Watson se figea et balbutia :
-Holmes, de quoi …
Il se retourna, et Holmes lui souriait.
-Vous êtes irrécupérables, Holmes, déclara finalement Watson avec un petit rire teinté d'incertitude.
Un bruit sourd attira leur attention. Le docteur quitta précipitamment la pièce. Dans sa chambre, Stefan avait visiblement tenté de se lever. Il tenta de le raisonner, de le remettre au lit, mais Stefan ne voulut rien entendre.

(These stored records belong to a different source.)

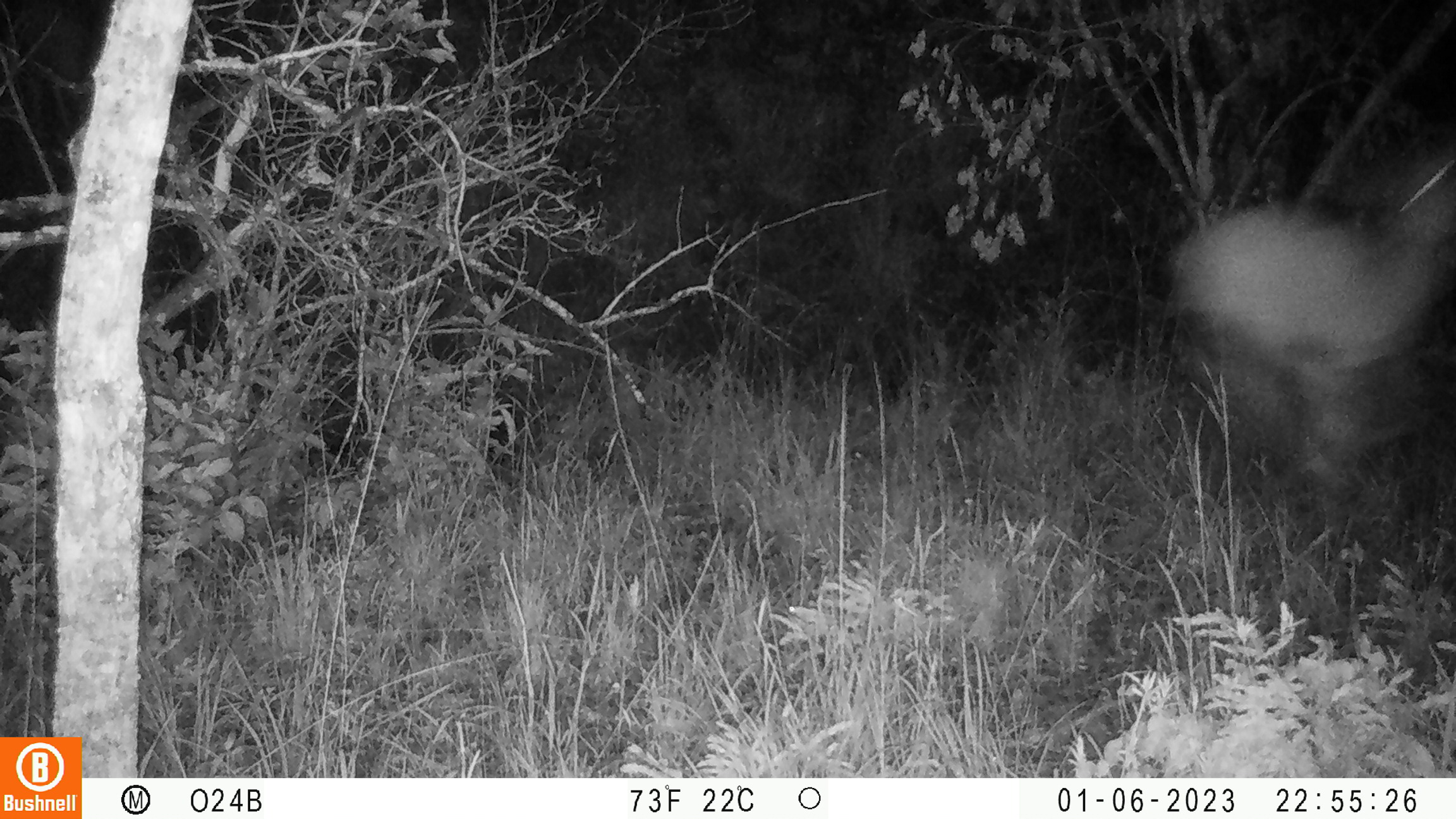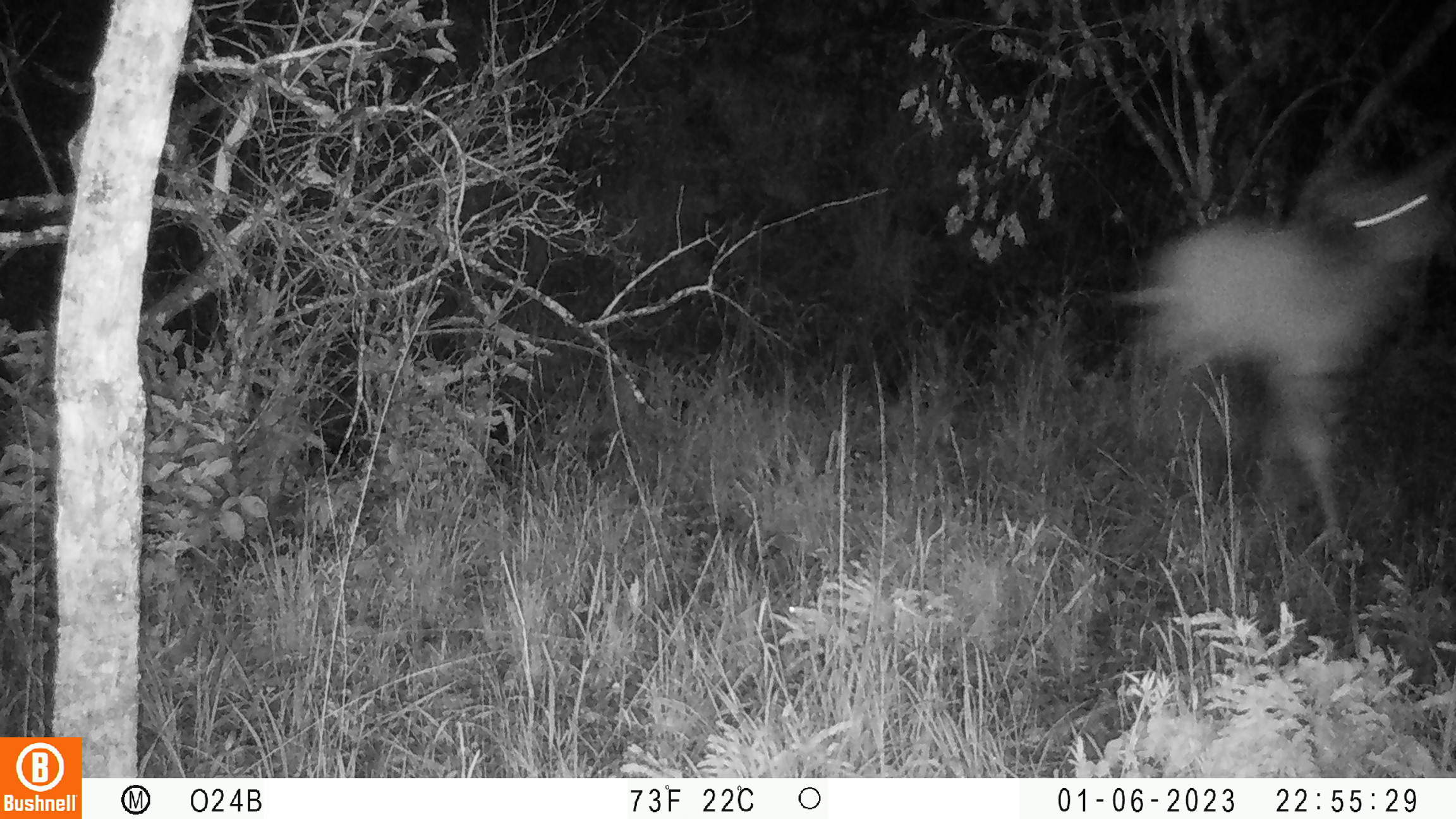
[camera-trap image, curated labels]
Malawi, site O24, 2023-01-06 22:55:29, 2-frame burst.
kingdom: Animalia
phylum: Chordata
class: Mammalia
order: Artiodactyla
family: Bovidae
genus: Tragelaphus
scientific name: Tragelaphus strepsiceros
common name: greater kudu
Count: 1.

-Je veux sortir, maugréa-t-il.
Mrs Hudson passa la tête dans l'encadrement de la porte et déclara :
-Monsieur Watson, si vous le souhaitez, je peux prendre votre patient avec moi. Il est encore tôt, alors je vais acheter quelques légumes dans la rue d'à côté.
Le regard de Stefan le persuada d'accepter. Du haut des escaliers, il le regarda descendre et suivre Mrs Hudson dans la rue.
-Ah, cette brave Mrs Hudson. Elle est entichée de ce bon vieux Stefan, à ce qu'on dirait.
Watson se retourna : Holmes se tenait appuyé au mur. Il sourit. D'un coup d'épaule, le détective se redressa. En deux enjambées, il fut sur Watson.
Et il l'embrassa.
Les mains de Watson agrippèrent les épaules de son vis à vis, et Holmes tira sur la chemise de John. Ils titubèrent jusqu'à heurter le haut de la rambarde. Watson aurait voulu que ce moment ne connût jamais de fin.
-Maintenant, vous devriez sérieusement pensez à inclure notre premier baiser à vous récit.
oOo
Plus tard, Mrs Hudson rentra. Elle était seule, mais ni John ni Sherlock ne s'en soucia.